If one man’s trash is another man’s treasure, then the Clark Recycling Center was the University’s Fort Knox. Located in a once-stately home at 5 Hawthorne St., the center opened in the early 1990s and became the halfway house for literally tons of stuff waiting to be repurposed. As a hand-scrawled sign hanging on a wall quipped, “Give us your poor, your tired, your plastics 1-7.”
Unfortunately, 5 Hawthorne Street had seen better decades, and on August 10 the structure was demolished, with Clark’s recycling operations relocated to new digs at 501 Park Ave.
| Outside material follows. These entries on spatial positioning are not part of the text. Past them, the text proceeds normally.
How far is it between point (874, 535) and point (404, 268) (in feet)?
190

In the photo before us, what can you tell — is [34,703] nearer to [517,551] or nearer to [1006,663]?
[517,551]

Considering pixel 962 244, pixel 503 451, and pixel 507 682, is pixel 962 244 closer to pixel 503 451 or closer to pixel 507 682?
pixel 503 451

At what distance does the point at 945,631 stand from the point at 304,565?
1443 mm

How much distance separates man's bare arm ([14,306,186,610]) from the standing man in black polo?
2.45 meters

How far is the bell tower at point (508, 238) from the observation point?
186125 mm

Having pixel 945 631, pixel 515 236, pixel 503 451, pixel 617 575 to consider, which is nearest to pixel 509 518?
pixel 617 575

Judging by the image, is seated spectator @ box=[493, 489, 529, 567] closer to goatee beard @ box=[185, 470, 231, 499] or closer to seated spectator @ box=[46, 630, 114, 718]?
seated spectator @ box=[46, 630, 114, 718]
Pieces of the old recycling center are themselves being recycled; Preservation Worcester salvaged elegant woodwork and hardware, and a Clark student group pulled some lumber with the hopes of fashioning campus recycling bins.
Lost for good, though, are the nearly 20 years of newspaper clippings, graffiti, defaced photos of random celebrities (take that, William Shatner!), student IDs, bad poetry, and worse jokes that were either scrawled or posted on the walls in a time capsule/avant-garde art mash-up. Few student recyclers seemed capable of passing through the house without staking claim to a small patch of plasterboard or exposed wood and leaving something there for posterity, or just to get a laugh.
Emerging from the mist of the ’90s were hanging Rolling Stone covers of the “X-Files,” a pre-pirate Johnny Depp, pre-Cruise Katie Holmes, and pre-death Kurt Cobain. A student with a Sharpie recorded the happy message, “Feb. 23, 1999, 5:20 p.m. David Kelly finds a $100 bill in the paper bin.” Below it on the same wall was the rejoinder: “9/13/04 – Joe and Mike find 20 cents.” Apparently, times had gotten that much tougher.
A magazine advertisement stapled to the wall practically screamed the attributes of the “Bulgin’ Belly Burner — As Seen on TV!” and a front page of the Worcester Telegram & Gazette proclaimed “Hallelujah” in celebration of the Red Sox’s 2004 World Series victory. Letters from parents to their Clarkie offspring, discarded license plates, original limericks, and stenciled etchings all added to the do-it-yourself decor.
Can the new center ever hope to exhibit as much personality as its predecessor? As long as there is paper, glass, and plastics 1-7 (and beyond), and a few imaginative Clark students with some time to kill, the odds are pretty good that it will.